Tichys Einblick
Mut zu moralischem Anspruch

Der Westen braucht ein neues Selbstbewusstsein

Die These Fukuyamas, man habe mit dem Ende des Kalten Krieges das „Ende der Geschichte“ erreicht, hat sich als unwahr erwiesen. Doch der Westen hat noch kein Bewusstsein dafür entwickelt, wie er in „neuen“ historischen Zeiten bestehen kann.

imago Images/UPI Photos

Selbstkritik und Selbstreflexion sind gute und wichtige Eigenschaften. Sie sind blinder Selbstbeweihräucherung eindeutig vorzuziehen. Zu weit getrieben aber hat es damit „der Westen“, jener in der europäischen Geistesgeschichte wurzelnde, mittlerweile von US-amerikanischer Hegemonie entscheidend geprägte Kulturraum.

Sicher: Ein Blick in die Geschichtsbücher bewahrt davor, diesen Westen zu glorifizieren. Regelmäßig hat er aus seinem religiösen und geistesgeschichtlichen Erbe Werte abgeleitet, hinter denen er zuweilen dramatisch zurückgeblieben ist.
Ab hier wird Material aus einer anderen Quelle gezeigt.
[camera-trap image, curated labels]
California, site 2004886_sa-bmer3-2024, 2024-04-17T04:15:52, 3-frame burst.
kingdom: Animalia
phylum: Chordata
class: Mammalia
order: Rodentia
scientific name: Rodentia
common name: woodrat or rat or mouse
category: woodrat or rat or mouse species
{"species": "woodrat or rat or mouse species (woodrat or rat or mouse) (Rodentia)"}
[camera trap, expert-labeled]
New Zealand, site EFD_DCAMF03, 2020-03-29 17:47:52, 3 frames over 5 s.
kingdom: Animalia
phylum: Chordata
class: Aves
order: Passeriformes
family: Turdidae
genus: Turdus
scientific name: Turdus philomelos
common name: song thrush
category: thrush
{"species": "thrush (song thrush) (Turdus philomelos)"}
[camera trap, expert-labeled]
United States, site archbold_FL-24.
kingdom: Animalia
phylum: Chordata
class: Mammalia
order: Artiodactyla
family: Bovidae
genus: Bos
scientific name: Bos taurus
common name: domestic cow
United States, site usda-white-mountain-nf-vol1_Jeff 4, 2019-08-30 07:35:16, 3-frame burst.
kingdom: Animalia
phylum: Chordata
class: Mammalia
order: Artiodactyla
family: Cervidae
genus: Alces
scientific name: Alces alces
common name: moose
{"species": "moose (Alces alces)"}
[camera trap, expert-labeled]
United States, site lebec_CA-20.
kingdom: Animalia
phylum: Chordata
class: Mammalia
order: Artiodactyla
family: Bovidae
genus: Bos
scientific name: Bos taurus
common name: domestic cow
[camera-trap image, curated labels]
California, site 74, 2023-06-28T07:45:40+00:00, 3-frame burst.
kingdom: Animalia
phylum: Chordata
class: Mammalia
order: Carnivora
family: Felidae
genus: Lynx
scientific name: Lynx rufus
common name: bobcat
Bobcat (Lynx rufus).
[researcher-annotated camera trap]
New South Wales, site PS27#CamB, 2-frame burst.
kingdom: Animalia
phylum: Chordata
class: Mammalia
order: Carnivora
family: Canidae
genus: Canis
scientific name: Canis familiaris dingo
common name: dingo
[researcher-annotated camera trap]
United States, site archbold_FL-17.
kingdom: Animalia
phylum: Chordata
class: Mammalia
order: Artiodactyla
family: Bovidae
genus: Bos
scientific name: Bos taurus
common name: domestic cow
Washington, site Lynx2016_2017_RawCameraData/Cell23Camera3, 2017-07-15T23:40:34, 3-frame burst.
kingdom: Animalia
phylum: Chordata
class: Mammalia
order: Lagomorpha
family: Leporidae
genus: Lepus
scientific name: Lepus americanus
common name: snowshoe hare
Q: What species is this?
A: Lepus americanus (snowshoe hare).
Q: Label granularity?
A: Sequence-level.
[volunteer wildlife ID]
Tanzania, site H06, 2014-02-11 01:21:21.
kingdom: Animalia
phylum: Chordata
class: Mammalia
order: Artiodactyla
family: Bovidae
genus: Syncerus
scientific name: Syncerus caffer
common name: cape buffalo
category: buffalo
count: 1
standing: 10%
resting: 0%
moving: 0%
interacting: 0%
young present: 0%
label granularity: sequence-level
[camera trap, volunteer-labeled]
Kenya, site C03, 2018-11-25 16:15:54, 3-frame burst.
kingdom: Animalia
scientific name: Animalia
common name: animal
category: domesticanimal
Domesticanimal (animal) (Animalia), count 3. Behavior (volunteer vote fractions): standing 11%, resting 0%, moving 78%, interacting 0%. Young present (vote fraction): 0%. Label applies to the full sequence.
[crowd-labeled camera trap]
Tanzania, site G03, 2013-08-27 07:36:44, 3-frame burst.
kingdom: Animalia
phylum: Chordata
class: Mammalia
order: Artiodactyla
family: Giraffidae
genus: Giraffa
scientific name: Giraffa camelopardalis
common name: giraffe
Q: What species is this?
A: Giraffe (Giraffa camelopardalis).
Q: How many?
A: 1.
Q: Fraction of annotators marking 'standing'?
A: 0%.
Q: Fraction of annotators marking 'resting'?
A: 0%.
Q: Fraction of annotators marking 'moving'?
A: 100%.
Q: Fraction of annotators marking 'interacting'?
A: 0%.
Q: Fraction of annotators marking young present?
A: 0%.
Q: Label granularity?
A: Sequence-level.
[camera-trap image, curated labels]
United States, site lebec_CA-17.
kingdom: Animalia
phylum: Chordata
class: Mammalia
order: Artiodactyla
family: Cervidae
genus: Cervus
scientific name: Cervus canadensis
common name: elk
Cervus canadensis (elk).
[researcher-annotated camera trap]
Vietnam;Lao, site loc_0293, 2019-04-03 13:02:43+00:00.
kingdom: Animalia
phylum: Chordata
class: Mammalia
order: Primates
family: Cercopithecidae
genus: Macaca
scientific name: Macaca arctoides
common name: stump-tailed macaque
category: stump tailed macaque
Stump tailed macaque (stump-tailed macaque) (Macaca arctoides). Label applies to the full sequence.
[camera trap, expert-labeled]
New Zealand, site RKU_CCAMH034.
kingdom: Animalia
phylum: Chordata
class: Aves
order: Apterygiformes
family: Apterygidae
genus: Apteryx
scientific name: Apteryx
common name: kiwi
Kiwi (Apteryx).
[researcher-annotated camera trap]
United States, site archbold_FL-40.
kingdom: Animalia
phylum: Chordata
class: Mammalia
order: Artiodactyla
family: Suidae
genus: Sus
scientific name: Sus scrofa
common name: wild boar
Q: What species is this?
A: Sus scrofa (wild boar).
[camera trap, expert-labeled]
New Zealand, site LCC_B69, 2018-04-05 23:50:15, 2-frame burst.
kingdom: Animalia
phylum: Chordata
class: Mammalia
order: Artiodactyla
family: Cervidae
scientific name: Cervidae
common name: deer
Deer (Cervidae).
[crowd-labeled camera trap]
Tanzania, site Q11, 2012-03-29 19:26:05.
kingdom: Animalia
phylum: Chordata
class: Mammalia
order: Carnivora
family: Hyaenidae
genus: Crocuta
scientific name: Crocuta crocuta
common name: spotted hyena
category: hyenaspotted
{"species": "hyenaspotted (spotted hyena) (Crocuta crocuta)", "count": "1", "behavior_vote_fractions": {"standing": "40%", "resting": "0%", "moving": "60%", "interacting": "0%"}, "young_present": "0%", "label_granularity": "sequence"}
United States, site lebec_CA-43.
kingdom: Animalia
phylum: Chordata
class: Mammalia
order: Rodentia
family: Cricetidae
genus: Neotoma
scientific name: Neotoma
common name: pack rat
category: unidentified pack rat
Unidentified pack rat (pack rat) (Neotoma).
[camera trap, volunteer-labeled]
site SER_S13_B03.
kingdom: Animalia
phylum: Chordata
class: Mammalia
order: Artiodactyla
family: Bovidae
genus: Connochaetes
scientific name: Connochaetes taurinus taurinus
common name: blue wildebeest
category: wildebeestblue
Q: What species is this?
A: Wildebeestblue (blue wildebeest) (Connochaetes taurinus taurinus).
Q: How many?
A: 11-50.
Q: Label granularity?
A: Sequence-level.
Schwer wiegt das Versagen, wenn vermeintlich dem Guten dienende Taten Böses hervorgebracht haben, noch schlimmer, wenn unter dem Vorwand, Werte zu verteidigen, Heuchelei herrschte, wenn Ungerechtigkeiten, Kriegsverbrechen und Greueltaten begangen wurden.

Was jedoch in dieser Betrachtungsweise allzu gern vergessen wird: Immerhin hatte der Westen Werte, die sich aus der Annahme eines absolut Guten, Wahren und Schönen ergaben. Nie glaubte man im Westen etwa, dass Freiheit oder Gerechtigkeit anzustreben seien, weil man diesen Parametern aus der eigenen Geschichte und Tradition heraus nun einmal einen Wert beimaß. Nein: Freiheit und Gerechtigkeit waren und sind anzustreben, weil sie dem Guten entsprechen. Und das wiederum bedeutet, dass sie überall implementiert werden müssen, wo es nur möglich ist – kurz: Sie gelten universal.

Das widerspricht linken „woken“ wie auch rechten „ethnopluralistischen“ Ansätzen, die Kultur allein an ihr innewohnenden Parametern messen: Was einer Kultur entspricht, sei deshalb gut – und daher bewahrenswert –, weil es dieser Kultur entspreche. Ein Zirkelschluss, mit dem man hinter das jahrtausendelang entwickelte westliche Denken zurückfällt, das den Maßstab außerhalb seiner selbst vermutet.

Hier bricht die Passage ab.